* Document excerpt
________________________________________

Wednesday, January 28, 2015

A New Initiative from the Mayor

According to the Register-Star, Mayor William Hallenbeck is proposing that, twice a year, residents be allowed to put junked appliances, furniture, mattresses, old tires, and other "bulk items" at the curb for the Department of Public Works to pick up free of charge: "Mayor looks to start up bulk item day." Currently, such items are picked up only once a year, and anyone who wants DPW to haul these things away must make arrangements in advance and pay a fee. The mayor wants this service offered twice a year, and he wants it to be free.

The mayor sees this as a quality of life issue. "The charge for the service reduces the amount of participants, allowing for the items to be dumped illegally in alleys and yards, creating unsafe and dangerous conditions." DWP superintendent Rob Perry is quoted in the article as saying "he imagined the service would be 'extremely expensive,' possibly $10,000 to $20,000, because of the large amount of dumping to be expected if there were no threat of punishment."

The mayor, however, in a statement quoted twice in the article, thinks the City can well afford it because of our healthy fund balance: "We have generated a lot of revenue and increased our fund balance substantially over my terms as a mayor. It's time we give a little relief to our residents."
That statement raises some questions. The mayor makes much of his success in holding the line on property taxes--"keeping our taxes low," as some of his supporters like to put it, although most Hudson property owners would complain that our taxes are hardly low. The mayor fought mightily to prevent the Common Council from raising an additional $70,000 in property taxes in 2015 to help create a capital reserve fund to pay for anticipated expenses not far down the road--replacing the Ferry Street Bridge and buying a new ladder truck for the fire department. So how, in three years of the current mayor's administration, did we end up with $1 million more in the fund balance? Were property owners in Hudson taxed $1 million more than was actually needed to run the City? That hardly seems likely.

________________________________________

* Saved entries

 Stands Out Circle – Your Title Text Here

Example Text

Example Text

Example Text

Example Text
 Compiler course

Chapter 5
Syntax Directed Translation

________________________________________

* What to do
Reproduce the passage of the post on the mayor's bulk item proposal starting at "A New Initiative" and ending at "to be free.".

* Response area
A New Initiative from the Mayor

According to the Register-Star, Mayor William Hallenbeck is proposing that, twice a year, residents be allowed to put junked appliances, furniture, mattresses, old tires, and other "bulk items" at the curb for the Department of Public Works to pick up free of charge: "Mayor looks to start up bulk item day." Currently, such items are picked up only once a year, and anyone who wants DPW to haul these things away must make arrangements in advance and pay a fee. The mayor wants this service offered twice a year, and he wants it to be free.